- COLLECTED MATERIAL
****
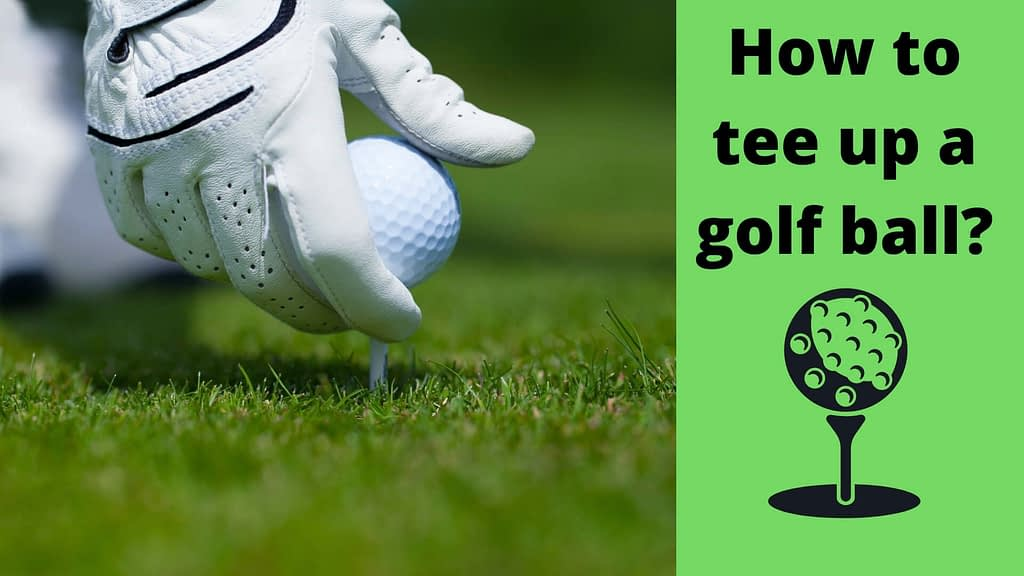 How to tee up a golf ball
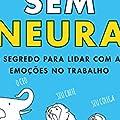 Sem Neura: O Segredo Para Lidar com as Emoções no Trabalho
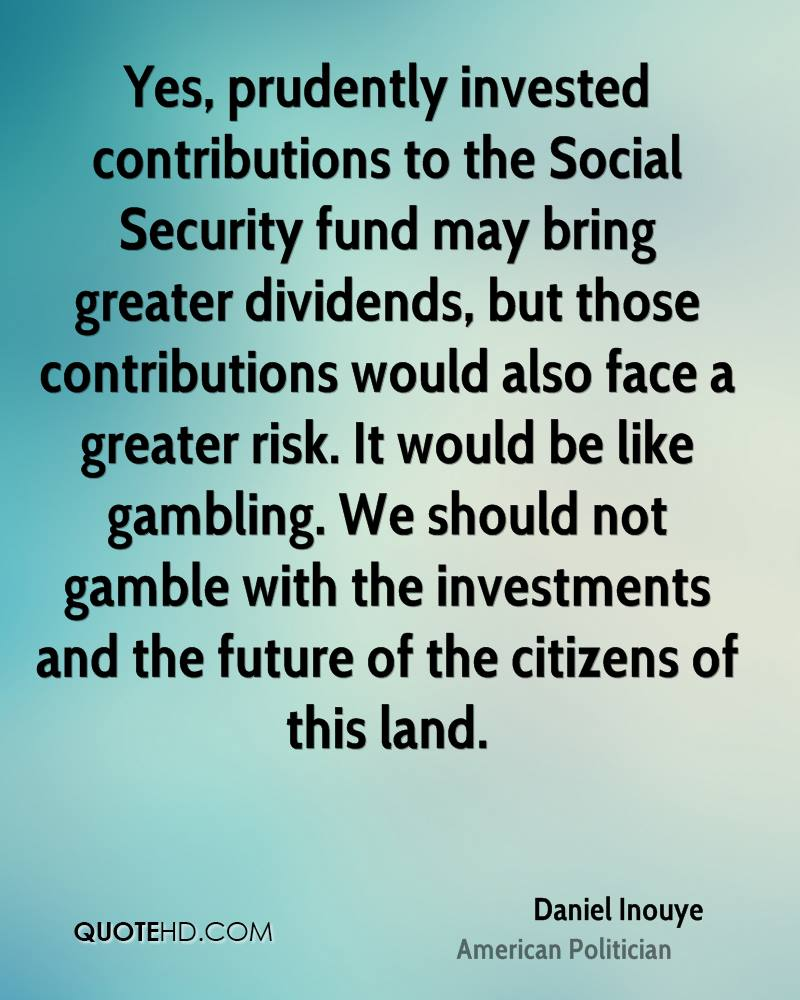 Yes, prudently invested contributions to the Social Security fund may bring greater dividends, but those contributions would also face a greater risk. It would be like gambling. We should not gamble with the investments and the future of the citizens of this land.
****
- EXERCISE OBJECTIVE
Each line from the one with "Sem Neura: O" to the last line of the listing should be returned exactly, both ends included, and no picture with them.

- WRITTEN RESPONSE
 Sem Neura: O Segredo Para Lidar com as Emoções no Trabalho
 Yes, prudently invested contributions to the Social Security fund may bring greater dividends, but those contributions would also face a greater risk. It would be like gambling. We should not gamble with the investments and the future of the citizens of this land.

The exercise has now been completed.